PARIS: European shares closed at their weakest level in over a month on Monday as worries about interest rates staying elevated for longer and a slowing Chinese economy dented the mood.
The pan-European STOXX 600 index slid 0.6%, down for a third consecutive session. Travel and leisure and personal and household goods indexes fell more than 2% each to lead sectoral declines.
China-exposed luxury stocks such as LVMH and Kering shed 2.6% and 4.5%, respectively, amid persistent concerns about growth in the world’s second-largest economy.
Miners slid 0.8% as metal prices weakened on higher inventories and fears of a higher-for-longer global interest rate regime.
Investors assessed a slew of central bank decisions, where the Federal Reserve struck a hawkish tone, the European Central Bank signalled a pause in October and Britain, Switzerland and Japan were surprisingly dovish.
“September’s reputation as one of the worst months for stocks will have been bolstered by the last four weeks of trading,” said Chris Beauchamp, chief market analyst at online trading platform IG.

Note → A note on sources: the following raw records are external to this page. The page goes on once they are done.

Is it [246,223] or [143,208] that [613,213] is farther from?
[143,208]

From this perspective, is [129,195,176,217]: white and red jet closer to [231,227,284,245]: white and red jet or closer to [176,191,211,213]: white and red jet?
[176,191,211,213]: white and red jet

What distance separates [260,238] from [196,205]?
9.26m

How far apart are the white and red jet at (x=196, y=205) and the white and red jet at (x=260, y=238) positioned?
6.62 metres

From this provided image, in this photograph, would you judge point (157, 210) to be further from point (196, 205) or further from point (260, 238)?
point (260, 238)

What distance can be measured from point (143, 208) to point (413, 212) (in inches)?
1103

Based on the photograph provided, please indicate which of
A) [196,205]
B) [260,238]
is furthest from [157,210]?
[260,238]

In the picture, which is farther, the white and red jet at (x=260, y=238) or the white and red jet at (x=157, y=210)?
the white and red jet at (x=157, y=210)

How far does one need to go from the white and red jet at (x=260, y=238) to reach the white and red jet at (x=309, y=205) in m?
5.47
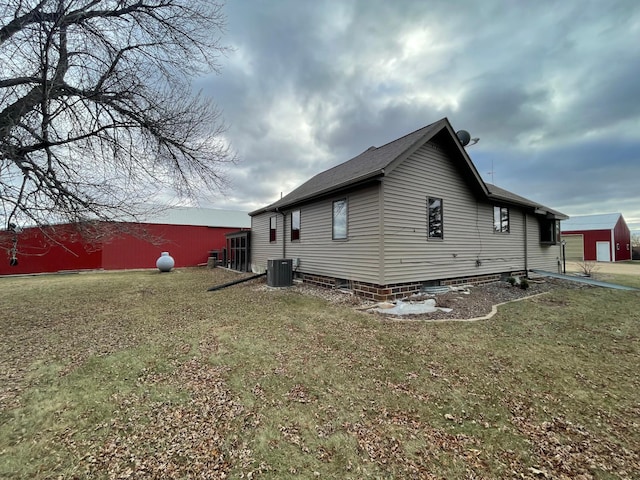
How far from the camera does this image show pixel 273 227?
44.6ft

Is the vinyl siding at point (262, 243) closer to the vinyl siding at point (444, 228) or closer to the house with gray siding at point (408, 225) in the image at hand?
the house with gray siding at point (408, 225)

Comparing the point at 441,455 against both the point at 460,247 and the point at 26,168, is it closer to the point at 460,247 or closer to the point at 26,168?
the point at 26,168

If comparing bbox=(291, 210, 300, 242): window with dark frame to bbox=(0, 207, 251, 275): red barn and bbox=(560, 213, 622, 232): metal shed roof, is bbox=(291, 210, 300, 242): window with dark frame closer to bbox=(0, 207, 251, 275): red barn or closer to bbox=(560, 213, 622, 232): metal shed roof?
bbox=(0, 207, 251, 275): red barn

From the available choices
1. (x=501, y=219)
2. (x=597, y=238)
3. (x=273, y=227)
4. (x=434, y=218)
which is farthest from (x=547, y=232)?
(x=597, y=238)

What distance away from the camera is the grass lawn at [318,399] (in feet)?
6.91

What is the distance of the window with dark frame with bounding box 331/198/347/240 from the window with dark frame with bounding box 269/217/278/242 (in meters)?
4.76

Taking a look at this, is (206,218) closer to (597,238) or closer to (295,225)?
(295,225)

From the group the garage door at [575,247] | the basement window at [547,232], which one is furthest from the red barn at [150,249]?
the garage door at [575,247]

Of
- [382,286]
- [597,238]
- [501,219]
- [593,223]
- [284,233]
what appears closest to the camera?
[382,286]

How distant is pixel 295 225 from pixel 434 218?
217 inches

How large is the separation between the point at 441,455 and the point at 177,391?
2.72 metres

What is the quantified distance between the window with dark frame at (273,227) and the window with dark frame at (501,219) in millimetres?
9467

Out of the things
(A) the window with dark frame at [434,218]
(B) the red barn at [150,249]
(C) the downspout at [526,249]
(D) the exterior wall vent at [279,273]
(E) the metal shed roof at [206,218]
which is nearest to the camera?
(A) the window with dark frame at [434,218]

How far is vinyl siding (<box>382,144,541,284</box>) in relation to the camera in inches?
303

“A fresh climb in yields only adds to the stock market’s woes, as investors come to realise that when Powell says ‘higher for longer’, he really means it.” Longer-dated euro zone bond yields rose, with Germany’s 10-year yield hitting its highest since 2011. The ECB last week raised interest rates to a record high of 4%.
ECB President Christine Lagarde said on Monday the central bank’s high deposit rate could help cut inflation to 2%, repeating the bank’s guidance that neither promises nor rules out further rate hikes.
Germany’s DAX shed 1.0%, with latest data showing German business morale deteriorated in September, falling for a fifth month in a row. German shares are the worst regional performers so far this quarter, down 4.6% compared to the 2.5% fall in STOXX 600.
British gambling firm Entain shed 13.1% after warning on online gaming revenue. Peer Flutter Entertainment slid 3.2%.